◆ **OBJETIVO A**
Responda, com base no texto sobre as residências artísticas no Ceará:
(i) Em quais meses de 2010 ocorreram as residências e exposições?
(ii) Que instituição realizou o projeto?
(iii) Por qual rua de Juazeiro se caminha no trecho "Entre a luz e a linha"?

◆ **TRECHO DO DOCUMENTO**
Nos meses de maio e junho do ano de 2010 os artistas Bruno Jacomino e Pontogor realizaram residências e exposições no Cariri cearense e em Fortaleza, respectivamente. O projeto foi uma proposição da curadora Beatriz Lemos com realização do Centro Cultural Banco do Nordeste.
Neste domingo, 27, artistas e curadora apresentarão a experiência de um mês em cada residência, as exposições e os trabalhos desenvolvidos no Ceará.































Entre a luz e a linha | Bruno Jacomino


Caminhando pela Rua São Pedro, na área mais comercial do Juazeiro, o sol chega rasgando à pele e interferindo no humor. As centenas de motoqueiros da cidade disputam a potência de seus carburadores e a cada esquina se escuta o agudo frenético do Aviões do Forró ou de um pagode da moda qualquer nas caixas de som que se reproduzem no alto dos postes. Hoje é sábado, porém os dias durante a semana também são assim: uma catarse de informações recebidas pelo corpo em um só instante. Sensação capaz de desligar o sujeito por alguns segundos e o corpo já começa a pedir sombra e solidão. Juazeiro do Norte é uma cidade com barulho que um dia pensei que fosse silêncio.

◆ **REGISTROS DO EXERCÍCIO**
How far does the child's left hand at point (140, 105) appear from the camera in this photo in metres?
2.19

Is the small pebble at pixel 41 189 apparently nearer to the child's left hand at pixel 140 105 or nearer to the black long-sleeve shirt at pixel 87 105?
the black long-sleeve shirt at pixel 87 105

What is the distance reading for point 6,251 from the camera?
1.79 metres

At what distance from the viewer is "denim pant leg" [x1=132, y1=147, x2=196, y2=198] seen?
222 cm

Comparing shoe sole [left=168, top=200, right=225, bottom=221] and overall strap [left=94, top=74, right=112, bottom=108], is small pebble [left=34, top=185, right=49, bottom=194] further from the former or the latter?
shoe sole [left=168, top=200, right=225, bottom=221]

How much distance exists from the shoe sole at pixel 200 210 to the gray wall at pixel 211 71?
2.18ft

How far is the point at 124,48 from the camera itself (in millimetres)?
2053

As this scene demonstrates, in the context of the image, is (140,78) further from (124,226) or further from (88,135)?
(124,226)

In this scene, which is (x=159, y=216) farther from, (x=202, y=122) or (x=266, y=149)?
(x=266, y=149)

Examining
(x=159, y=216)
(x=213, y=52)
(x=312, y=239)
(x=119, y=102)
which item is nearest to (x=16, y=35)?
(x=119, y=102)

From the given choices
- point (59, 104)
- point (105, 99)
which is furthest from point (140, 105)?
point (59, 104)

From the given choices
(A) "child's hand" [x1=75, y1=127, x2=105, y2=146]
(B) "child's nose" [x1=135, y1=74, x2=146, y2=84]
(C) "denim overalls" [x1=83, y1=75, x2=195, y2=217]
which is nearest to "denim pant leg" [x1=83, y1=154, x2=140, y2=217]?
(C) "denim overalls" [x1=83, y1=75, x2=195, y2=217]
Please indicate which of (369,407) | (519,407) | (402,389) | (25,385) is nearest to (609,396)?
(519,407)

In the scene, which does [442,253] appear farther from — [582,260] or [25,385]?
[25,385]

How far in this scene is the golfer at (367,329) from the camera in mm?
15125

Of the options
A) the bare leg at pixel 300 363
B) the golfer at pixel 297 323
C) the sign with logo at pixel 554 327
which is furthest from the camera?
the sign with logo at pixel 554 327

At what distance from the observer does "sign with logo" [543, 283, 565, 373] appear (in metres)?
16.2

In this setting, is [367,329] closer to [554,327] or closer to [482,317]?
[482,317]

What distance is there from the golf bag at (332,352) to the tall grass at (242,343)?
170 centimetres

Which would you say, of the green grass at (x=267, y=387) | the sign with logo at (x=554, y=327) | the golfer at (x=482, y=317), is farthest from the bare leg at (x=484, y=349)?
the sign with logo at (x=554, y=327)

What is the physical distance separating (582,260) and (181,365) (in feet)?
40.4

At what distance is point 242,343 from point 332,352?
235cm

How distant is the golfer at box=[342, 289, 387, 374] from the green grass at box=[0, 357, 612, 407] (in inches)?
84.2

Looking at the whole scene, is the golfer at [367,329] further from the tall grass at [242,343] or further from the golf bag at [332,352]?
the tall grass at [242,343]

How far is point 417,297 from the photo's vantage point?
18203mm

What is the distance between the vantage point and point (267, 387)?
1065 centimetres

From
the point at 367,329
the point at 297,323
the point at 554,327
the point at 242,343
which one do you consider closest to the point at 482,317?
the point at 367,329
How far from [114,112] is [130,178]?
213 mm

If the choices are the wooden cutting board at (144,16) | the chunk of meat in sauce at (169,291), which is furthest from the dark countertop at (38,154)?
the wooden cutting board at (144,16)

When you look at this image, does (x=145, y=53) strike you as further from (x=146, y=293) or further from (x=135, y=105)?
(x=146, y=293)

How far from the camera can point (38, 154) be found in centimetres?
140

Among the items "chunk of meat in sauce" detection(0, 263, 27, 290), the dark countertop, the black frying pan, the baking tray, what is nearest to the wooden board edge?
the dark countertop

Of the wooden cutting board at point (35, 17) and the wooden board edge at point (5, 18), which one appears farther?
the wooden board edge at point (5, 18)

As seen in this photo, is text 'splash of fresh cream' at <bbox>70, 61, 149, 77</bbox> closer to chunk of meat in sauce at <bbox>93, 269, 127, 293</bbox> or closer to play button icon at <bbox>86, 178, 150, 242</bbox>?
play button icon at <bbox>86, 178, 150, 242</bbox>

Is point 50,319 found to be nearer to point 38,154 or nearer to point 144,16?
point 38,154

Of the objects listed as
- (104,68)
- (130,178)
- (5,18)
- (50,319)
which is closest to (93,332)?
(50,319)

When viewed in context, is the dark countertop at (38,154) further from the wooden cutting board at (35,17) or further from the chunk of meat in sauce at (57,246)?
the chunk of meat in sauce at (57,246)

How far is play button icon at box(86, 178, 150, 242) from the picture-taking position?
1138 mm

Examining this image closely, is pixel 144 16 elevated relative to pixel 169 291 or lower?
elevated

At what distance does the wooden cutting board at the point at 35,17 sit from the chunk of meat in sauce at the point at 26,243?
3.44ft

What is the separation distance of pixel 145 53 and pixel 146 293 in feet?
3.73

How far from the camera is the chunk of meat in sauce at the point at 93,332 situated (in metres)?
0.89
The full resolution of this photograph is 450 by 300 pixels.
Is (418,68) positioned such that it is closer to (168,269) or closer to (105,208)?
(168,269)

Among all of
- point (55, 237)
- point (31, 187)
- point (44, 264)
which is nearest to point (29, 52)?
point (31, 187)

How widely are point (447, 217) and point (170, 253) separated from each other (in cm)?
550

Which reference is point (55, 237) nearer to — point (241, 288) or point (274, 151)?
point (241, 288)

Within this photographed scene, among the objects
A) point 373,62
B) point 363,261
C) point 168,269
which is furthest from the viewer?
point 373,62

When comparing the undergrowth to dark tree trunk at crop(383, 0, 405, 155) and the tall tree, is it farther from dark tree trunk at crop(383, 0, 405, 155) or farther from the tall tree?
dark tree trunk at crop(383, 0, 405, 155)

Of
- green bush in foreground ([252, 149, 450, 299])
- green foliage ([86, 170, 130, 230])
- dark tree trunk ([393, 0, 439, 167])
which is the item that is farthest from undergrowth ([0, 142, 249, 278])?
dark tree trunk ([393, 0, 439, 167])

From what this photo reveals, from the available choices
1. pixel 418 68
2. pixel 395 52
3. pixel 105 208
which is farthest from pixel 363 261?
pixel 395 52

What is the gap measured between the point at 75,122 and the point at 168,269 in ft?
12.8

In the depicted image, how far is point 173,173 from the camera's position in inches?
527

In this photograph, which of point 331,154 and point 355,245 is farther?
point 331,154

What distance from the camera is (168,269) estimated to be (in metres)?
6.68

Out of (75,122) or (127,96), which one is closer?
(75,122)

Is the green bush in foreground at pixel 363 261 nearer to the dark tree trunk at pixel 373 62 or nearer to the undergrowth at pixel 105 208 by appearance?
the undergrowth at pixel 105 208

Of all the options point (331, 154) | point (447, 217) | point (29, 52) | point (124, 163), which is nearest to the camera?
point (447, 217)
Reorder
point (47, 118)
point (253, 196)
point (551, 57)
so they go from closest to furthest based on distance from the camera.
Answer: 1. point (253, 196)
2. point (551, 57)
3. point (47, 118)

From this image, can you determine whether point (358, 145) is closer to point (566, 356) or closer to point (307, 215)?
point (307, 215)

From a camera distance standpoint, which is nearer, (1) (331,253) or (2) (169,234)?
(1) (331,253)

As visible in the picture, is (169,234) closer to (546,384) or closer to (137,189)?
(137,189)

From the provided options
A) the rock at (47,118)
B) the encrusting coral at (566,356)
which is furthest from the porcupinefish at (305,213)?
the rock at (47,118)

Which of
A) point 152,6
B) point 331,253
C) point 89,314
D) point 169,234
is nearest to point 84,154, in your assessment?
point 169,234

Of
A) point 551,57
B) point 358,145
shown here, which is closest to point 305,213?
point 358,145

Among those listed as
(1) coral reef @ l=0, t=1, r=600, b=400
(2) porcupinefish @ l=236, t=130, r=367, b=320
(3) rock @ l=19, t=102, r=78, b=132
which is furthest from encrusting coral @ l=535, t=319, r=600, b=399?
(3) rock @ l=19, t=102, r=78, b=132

◆ **OBJETIVO B**
Quantas linhas dos registros contêm a palavra "farthest", diferenciando maiúsculas de minúsculas? Informe só o número.

◆ **RESPOSTA COMPLETA A**
(i) Maio e junho.
(ii) O Centro Cultural Banco do Nordeste.
(iii) A Rua São Pedro.

◆ **RESPOSTA COMPLETA B**
3